Records excerpted from a collection:
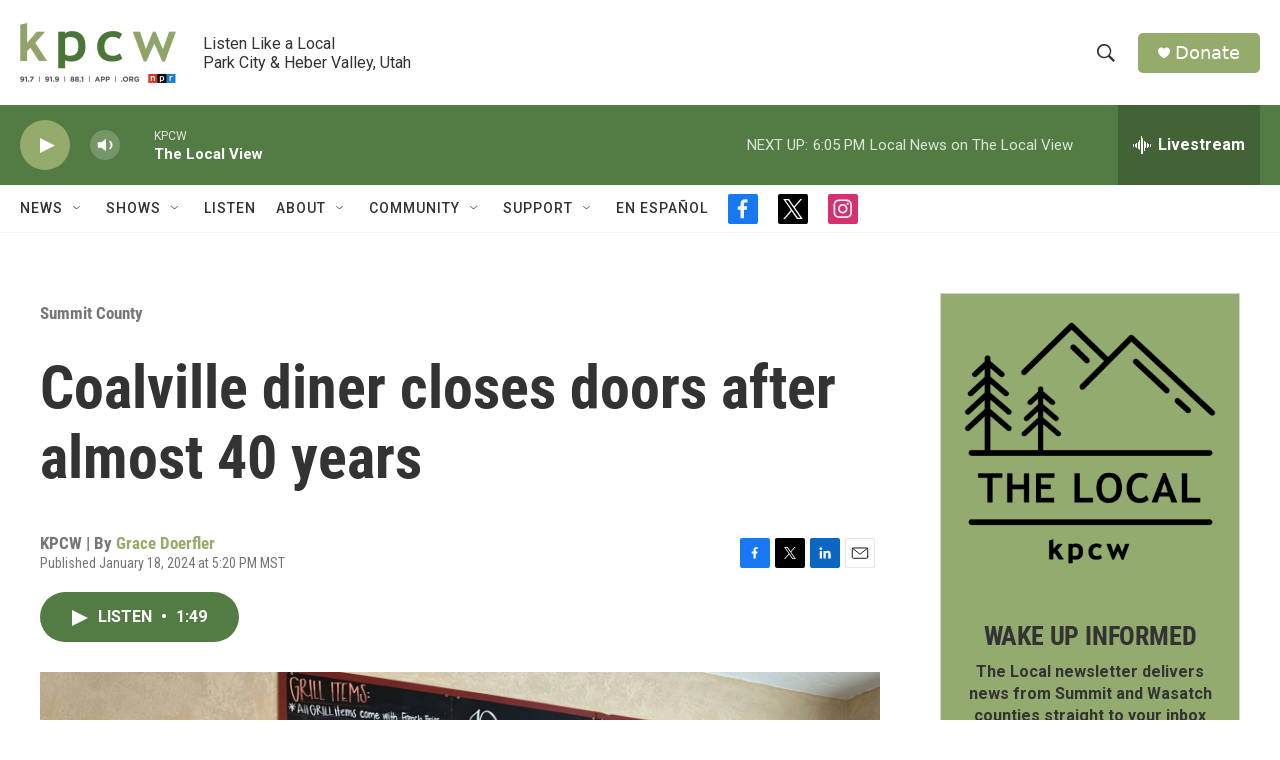

--- FILE ---
content_type: text/html; charset=utf-8
request_url: https://www.google.com/recaptcha/api2/aframe
body_size: 268
content:
<!DOCTYPE HTML><html><head><meta http-equiv="content-type" content="text/html; charset=UTF-8"></head><body><script nonce="7UGMMl8dE4IQvPy28SDuMA">/** Anti-fraud and anti-abuse applications only. See google.com/recaptcha */ try{var clients={'sodar':'https://pagead2.googlesyndication.com/pagead/sodar?'};window.addEventListener("message",function(a){try{if(a.source===window.parent){var b=JSON.parse(a.data);var c=clients[b['id']];if(c){var d=document.createElement('img');d.src=c+b['params']+'&rc='+(localStorage.getItem("rc::a")?sessionStorage.getItem("rc::b"):"");window.document.body.appendChild(d);sessionStorage.setItem("rc::e",parseInt(sessionStorage.getItem("rc::e")||0)+1);localStorage.setItem("rc::h",'1769562009935');}}}catch(b){}});window.parent.postMessage("_grecaptcha_ready", "*");}catch(b){}</script></body></html>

WORK REQUIRED: Nothing but the lines from the one with "body_size: 268" through the end of the data above should be repeated, each exactly as it stands.

WRITTEN SOLUTION:
body_size: 268
content:
<!DOCTYPE HTML><html><head><meta http-equiv="content-type" content="text/html; charset=UTF-8"></head><body><script nonce="7UGMMl8dE4IQvPy28SDuMA">/** Anti-fraud and anti-abuse applications only. See google.com/recaptcha */ try{var clients={'sodar':'https://pagead2.googlesyndication.com/pagead/sodar?'};window.addEventListener("message",function(a){try{if(a.source===window.parent){var b=JSON.parse(a.data);var c=clients[b['id']];if(c){var d=document.createElement('img');d.src=c+b['params']+'&rc='+(localStorage.getItem("rc::a")?sessionStorage.getItem("rc::b"):"");window.document.body.appendChild(d);sessionStorage.setItem("rc::e",parseInt(sessionStorage.getItem("rc::e")||0)+1);localStorage.setItem("rc::h",'1769562009935');}}}catch(b){}});window.parent.postMessage("_grecaptcha_ready", "*");}catch(b){}</script></body></html>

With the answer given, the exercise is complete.